Intervention de Sophie Primas

Commission des affaires économiques — Réunion du 19 novembre 2019 à 17h30

Photo de Sophie PrimasSophie Primas, présidente de la commission des affaires économiques :

Nous devons nous féliciter de cette réussite, mais ne devons pas faire preuve de cécité. C'est le second constat. Le programme Ariane 6 a été dimensionné pour les conditions de 2014. Or, depuis, les prix ont baissé et la cadence minimale de 11 lancements par an sera très difficile à atteindre, et ce pour deux raisons.

D'abord une concurrence extrêmement féroce : en quelques années, l'entreprise d'Elon Musk, SpaceX, a divisé les prix par trois, multiplié ses capacités d'emport par huit et sa cadence de lancement par sept. La semaine dernière, l'entreprise a réussi un lancement avec un booster réutilisé pour la quatrième fois. Nous ne devons certes pas être naïfs : SpaceX a bénéficié de 9,5 milliards de dollars de contrats de la part des autorités américaines, souvent à des prix deux fois plus élevés que ceux pratiqués par l'entreprise sur le marché commercial. Mais nous ne devons pas être aveugles : contrairement à nos pratiques sur Ariane, cette aide ne finance pas l'exploitation du lanceur, mais - et c'est déjà beaucoup - surtout la R&D car le coût d'un lancement pour SpaceX est de l'ordre de 44 millions de dollars, ce qui lui permet de pratiquer un tarif de l'ordre de 50 à 60 millions de dollars, contre près de 150 pour Ariane 5. Et la concurrence devrait s'accroître dans la mesure où de nouveaux entrants arrivent : Blue Origin de Jeff Bezos par exemple.

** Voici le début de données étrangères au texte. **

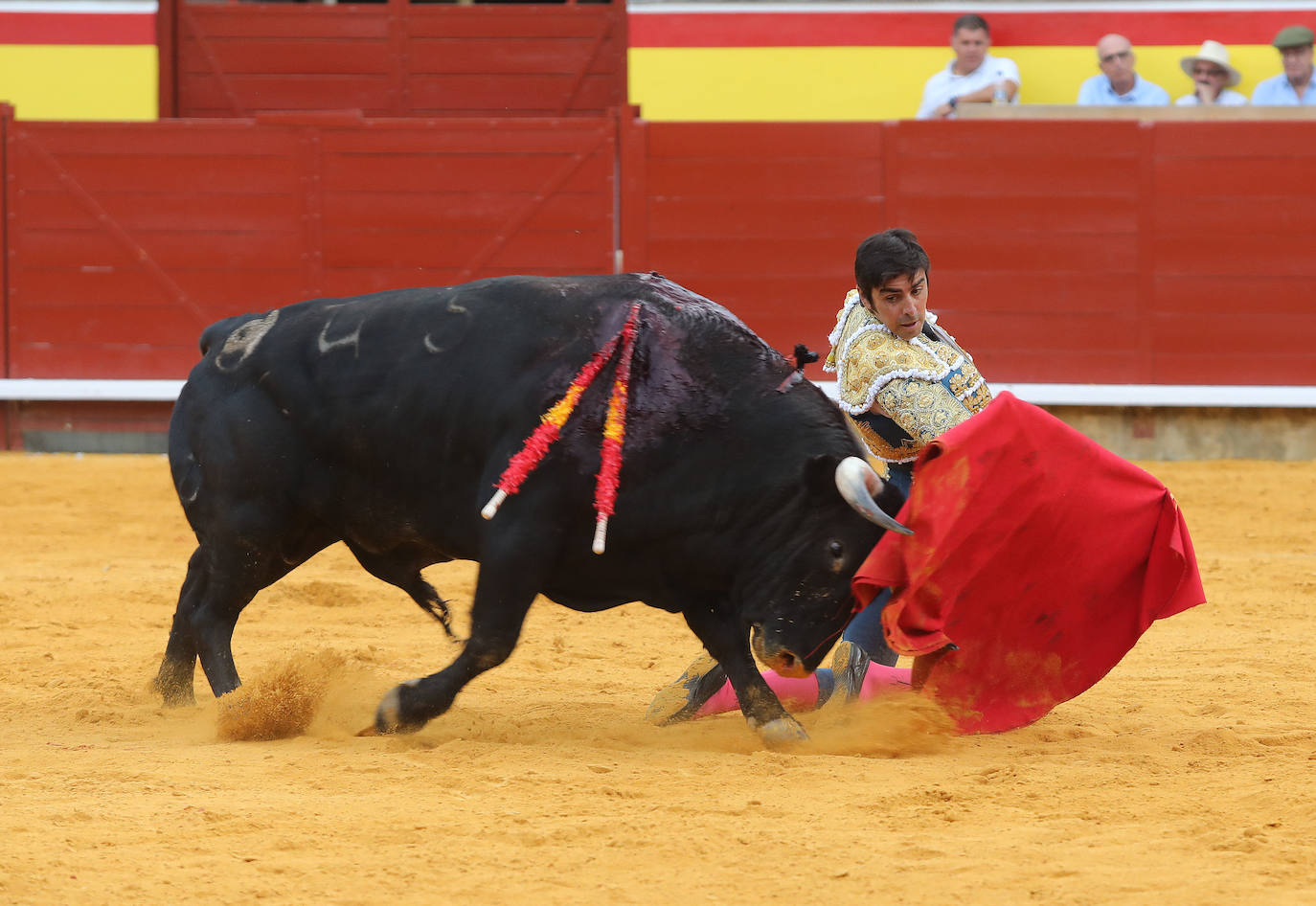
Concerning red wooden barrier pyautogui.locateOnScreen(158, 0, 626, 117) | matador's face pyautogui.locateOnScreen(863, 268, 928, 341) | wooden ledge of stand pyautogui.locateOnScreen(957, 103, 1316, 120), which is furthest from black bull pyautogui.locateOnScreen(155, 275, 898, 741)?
red wooden barrier pyautogui.locateOnScreen(158, 0, 626, 117)

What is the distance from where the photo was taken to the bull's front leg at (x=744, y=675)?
3494 mm

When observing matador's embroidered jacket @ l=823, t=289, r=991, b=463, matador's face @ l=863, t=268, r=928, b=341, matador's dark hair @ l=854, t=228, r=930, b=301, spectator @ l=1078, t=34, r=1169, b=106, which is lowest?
matador's embroidered jacket @ l=823, t=289, r=991, b=463

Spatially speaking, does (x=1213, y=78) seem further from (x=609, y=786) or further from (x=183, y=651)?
(x=609, y=786)

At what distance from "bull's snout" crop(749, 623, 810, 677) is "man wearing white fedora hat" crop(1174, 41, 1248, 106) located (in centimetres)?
602

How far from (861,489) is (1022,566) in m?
0.46

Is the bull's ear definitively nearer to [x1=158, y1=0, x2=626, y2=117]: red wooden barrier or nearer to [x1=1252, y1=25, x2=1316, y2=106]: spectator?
[x1=1252, y1=25, x2=1316, y2=106]: spectator

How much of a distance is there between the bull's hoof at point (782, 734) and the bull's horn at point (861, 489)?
492mm

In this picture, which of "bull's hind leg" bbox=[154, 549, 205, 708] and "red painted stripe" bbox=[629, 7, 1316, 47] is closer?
"bull's hind leg" bbox=[154, 549, 205, 708]

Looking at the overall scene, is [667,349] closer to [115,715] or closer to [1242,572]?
[115,715]

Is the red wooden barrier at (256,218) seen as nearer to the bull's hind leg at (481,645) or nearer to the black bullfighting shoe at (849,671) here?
the black bullfighting shoe at (849,671)

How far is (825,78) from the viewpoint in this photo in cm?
905

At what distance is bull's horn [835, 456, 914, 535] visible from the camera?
3240 mm

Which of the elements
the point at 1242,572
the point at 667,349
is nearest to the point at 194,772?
the point at 667,349

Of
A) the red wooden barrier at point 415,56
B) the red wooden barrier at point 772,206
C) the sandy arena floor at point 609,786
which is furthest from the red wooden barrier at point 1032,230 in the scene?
the sandy arena floor at point 609,786
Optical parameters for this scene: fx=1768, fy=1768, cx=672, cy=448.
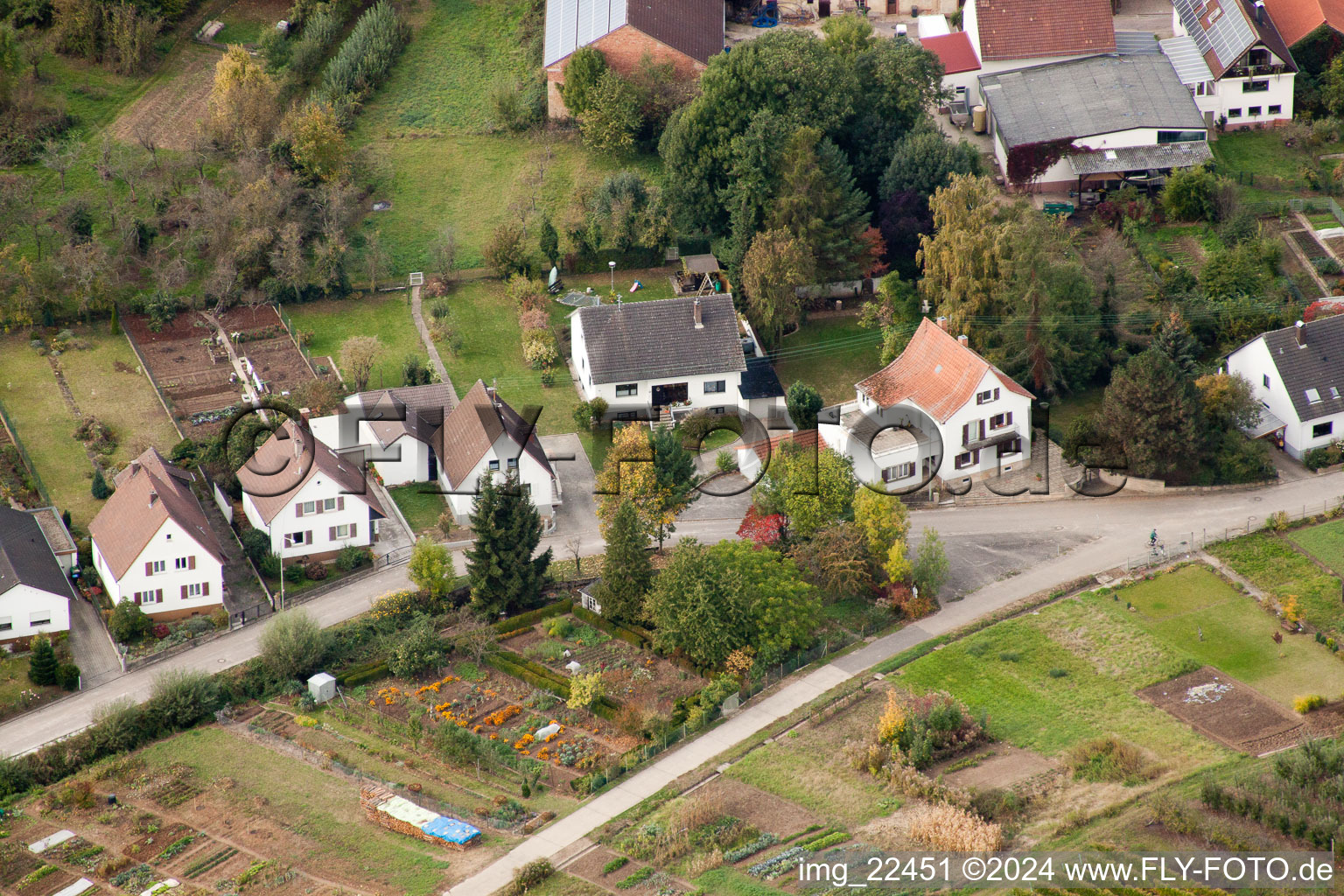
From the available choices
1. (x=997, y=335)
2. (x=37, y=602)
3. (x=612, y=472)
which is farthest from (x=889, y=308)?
(x=37, y=602)

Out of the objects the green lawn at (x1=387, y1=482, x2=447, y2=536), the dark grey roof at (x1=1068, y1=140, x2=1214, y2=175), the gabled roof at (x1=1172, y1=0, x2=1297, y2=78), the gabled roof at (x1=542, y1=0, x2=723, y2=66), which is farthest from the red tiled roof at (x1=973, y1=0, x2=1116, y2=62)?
the green lawn at (x1=387, y1=482, x2=447, y2=536)

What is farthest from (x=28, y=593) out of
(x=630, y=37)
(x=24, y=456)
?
(x=630, y=37)

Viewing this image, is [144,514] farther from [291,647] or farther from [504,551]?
[504,551]

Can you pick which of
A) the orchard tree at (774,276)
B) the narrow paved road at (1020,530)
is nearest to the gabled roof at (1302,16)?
the narrow paved road at (1020,530)

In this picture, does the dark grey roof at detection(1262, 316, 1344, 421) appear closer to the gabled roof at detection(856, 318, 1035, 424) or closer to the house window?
the gabled roof at detection(856, 318, 1035, 424)

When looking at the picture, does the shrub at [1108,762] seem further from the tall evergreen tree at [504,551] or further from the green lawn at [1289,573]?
the tall evergreen tree at [504,551]

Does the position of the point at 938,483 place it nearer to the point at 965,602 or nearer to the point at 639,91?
the point at 965,602
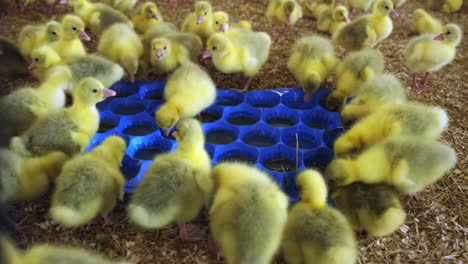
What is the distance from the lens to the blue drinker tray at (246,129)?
99.7 inches

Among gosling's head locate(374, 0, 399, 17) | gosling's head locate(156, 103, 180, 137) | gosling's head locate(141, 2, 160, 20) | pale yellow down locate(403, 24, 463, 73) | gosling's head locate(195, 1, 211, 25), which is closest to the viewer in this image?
gosling's head locate(156, 103, 180, 137)

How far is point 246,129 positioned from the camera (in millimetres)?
2727

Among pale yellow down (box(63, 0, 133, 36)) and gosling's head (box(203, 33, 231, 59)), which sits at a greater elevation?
gosling's head (box(203, 33, 231, 59))

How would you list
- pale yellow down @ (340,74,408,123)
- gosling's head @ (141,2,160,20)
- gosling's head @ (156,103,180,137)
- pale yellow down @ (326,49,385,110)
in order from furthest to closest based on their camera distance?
gosling's head @ (141,2,160,20) → pale yellow down @ (326,49,385,110) → pale yellow down @ (340,74,408,123) → gosling's head @ (156,103,180,137)

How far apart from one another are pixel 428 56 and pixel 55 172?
2.57 metres

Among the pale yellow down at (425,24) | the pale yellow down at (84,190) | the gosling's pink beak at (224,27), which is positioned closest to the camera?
the pale yellow down at (84,190)

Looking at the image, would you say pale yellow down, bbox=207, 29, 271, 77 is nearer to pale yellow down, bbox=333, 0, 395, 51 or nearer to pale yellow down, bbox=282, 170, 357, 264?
pale yellow down, bbox=333, 0, 395, 51

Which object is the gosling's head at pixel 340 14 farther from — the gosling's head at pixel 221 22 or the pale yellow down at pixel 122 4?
the pale yellow down at pixel 122 4

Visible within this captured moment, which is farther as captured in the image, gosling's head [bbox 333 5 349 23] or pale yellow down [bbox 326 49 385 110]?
gosling's head [bbox 333 5 349 23]

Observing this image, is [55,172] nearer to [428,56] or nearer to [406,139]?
[406,139]

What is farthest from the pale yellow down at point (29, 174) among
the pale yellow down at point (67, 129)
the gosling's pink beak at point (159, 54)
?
the gosling's pink beak at point (159, 54)

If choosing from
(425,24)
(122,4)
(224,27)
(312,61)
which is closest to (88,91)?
(224,27)

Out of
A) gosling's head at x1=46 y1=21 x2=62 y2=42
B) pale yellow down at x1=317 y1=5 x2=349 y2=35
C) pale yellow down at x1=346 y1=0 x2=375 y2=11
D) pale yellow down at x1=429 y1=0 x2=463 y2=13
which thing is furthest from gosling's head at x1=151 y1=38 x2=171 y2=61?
pale yellow down at x1=429 y1=0 x2=463 y2=13

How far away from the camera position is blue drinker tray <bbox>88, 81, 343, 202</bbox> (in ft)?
8.31
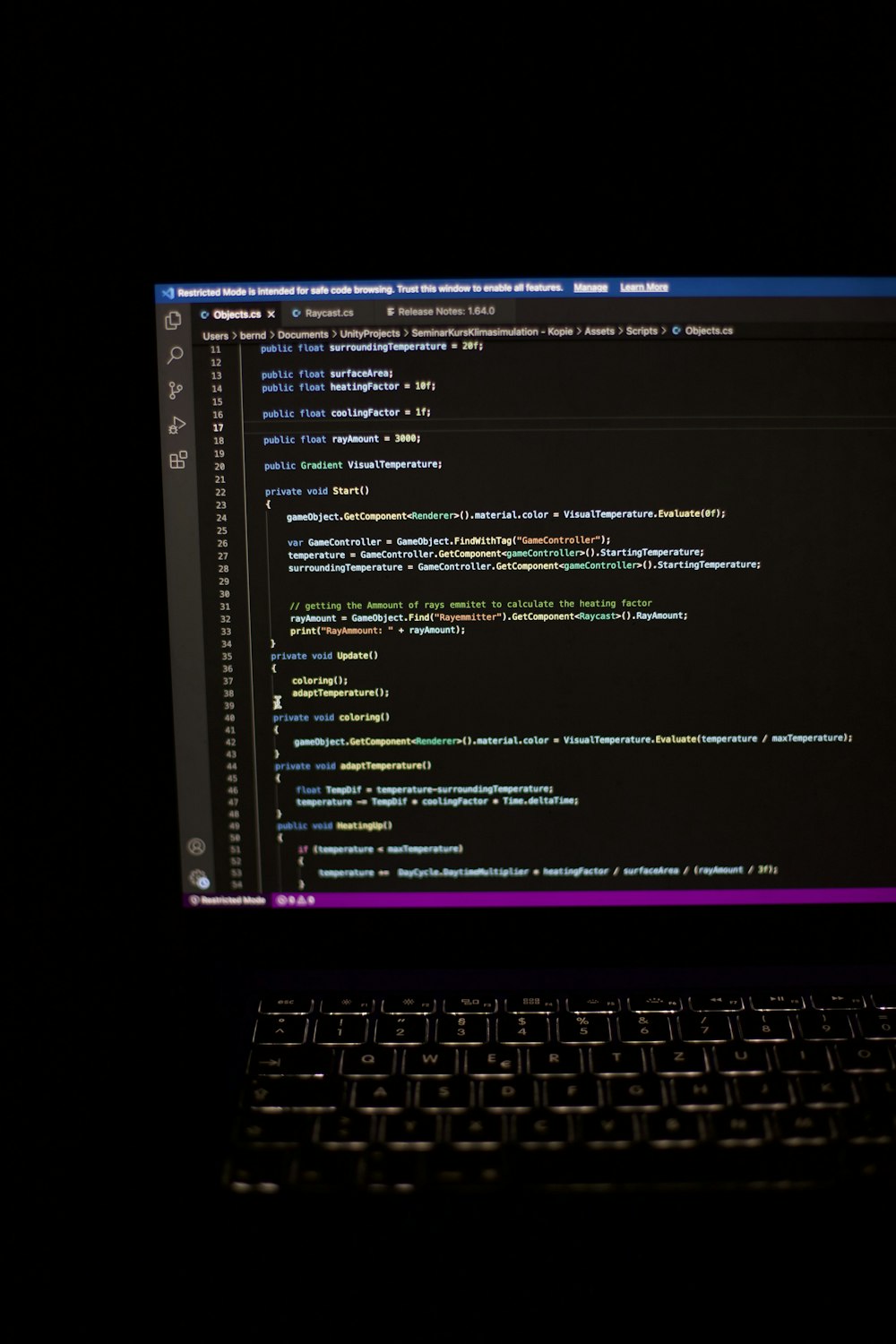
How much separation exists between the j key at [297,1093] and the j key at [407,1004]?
0.29ft

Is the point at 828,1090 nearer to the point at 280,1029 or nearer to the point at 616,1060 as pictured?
the point at 616,1060

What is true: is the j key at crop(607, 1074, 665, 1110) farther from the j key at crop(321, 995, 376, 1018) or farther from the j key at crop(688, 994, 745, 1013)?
the j key at crop(321, 995, 376, 1018)

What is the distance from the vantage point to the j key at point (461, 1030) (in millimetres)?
699

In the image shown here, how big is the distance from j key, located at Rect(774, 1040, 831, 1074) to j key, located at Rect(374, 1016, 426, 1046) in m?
0.27

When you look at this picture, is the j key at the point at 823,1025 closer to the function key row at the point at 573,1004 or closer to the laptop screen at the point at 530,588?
the function key row at the point at 573,1004

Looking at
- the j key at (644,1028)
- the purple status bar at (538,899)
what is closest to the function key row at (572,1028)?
the j key at (644,1028)

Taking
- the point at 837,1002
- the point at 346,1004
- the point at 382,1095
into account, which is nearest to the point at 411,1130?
the point at 382,1095

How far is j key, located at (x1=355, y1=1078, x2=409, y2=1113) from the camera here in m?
0.63

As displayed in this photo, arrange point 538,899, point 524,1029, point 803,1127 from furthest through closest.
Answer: point 538,899, point 524,1029, point 803,1127

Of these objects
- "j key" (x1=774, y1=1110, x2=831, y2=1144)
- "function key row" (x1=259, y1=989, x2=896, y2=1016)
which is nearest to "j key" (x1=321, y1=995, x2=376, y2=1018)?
"function key row" (x1=259, y1=989, x2=896, y2=1016)

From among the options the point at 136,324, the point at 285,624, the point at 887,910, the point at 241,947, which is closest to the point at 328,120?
the point at 136,324

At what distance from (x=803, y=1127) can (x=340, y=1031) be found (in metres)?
0.34

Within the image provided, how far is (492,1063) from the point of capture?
2.21 feet

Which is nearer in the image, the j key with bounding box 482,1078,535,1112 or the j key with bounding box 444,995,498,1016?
the j key with bounding box 482,1078,535,1112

Ensuite, les conditions de marché sont particulièrement incertaines : le coeur de cible d'Ariane, à savoir le marché des satellites en orbite géostationnaire, a connu un effondrement ces dernières années. Le relais de croissance des constellations en orbite basse peine, à ce jour, à convaincre. De plus les solutions d'emport de petits satellites en passager ne constituent qu'un complément de revenu faiblement rémunérateur.

À partir de ces constats, que pouvons-nous faire ?

D'abord, c'est un impératif : réussir la ministérielle de fin novembre, qui est particulièrement stratégique. Je regrette l'absence de la ministre, car nous aurions pu lui dire à quel point sa tâche est importante. Deux grandes orientations doivent être actées, pour un budget de 2,6 milliards d'euros sur les lanceurs.

En premier lieu, le soutien financier à la fin d'exploitation d'Ariane 5 et à la transition vers Ariane 6. On l'a dit, les conditions de marché ont évolué, ce qui rend nécessaire un soutien financier plus important de la part des États. C'est la condition de la garantie de notre indépendance d'accès à l'espace à court terme, qui est absolument essentielle.

Mais il faut aussi, en second lieu, préparer l'avenir. Et l'avenir, selon nous, passe par la réutilisation. C'est pourquoi nous appelons à miser dès aujourd'hui sur le réutilisable. Le Cnes estime en effet que la réutilisation du premier étage diminue de 30 à 50 % les coûts. Avec dix réutilisations, le coût du lancement d'un Falcon 9 de SpaceX tomberait à 29 millions de dollars !

Dans la mesure où le soutien de nos partenaires européens au principe d'indépendance d'accès à l'espace dépend en grande partie de la limitation du coût financier qu'ils ont à supporter, ne pas se lancer dans le réutilisable serait particulièrement dangereux. C'est toute la filière qui pourrait en pâtir ainsi que notre souveraineté. À la ministérielle, il faudra donc financer les programmes de préparation du futur : le nouveau moteur Prometheus, le démonstrateur d'étage réutilisable Themis et l'étage supérieur moins cher Icarus. Ces briques permettront de décider, dès 2022, du développement d'un nouveau lanceur réutilisable.

Enfin, l'entreprise Avio a connu un magnifique succès avec Vega C et nous pouvons, en tant qu'Européens, nous en féliciter. Elle souhaite aujourd'hui le faire grandir avec le programme Vega E. Mais cela pourrait créer une concurrence fratricide entre Ariane et Vega. Il faut s'opposer à un programme qui viserait à augmenter les performances de Vega C pour les rapprocher de celles d'Ariane : améliorer les performances intrinsèques de Vega C oui, mais les porter au niveau de celles d'Ariane, cela ferait courir le risque d'un combat fratricide et inutile. Nous préconisons donc une extrême prudence sur ce sujet.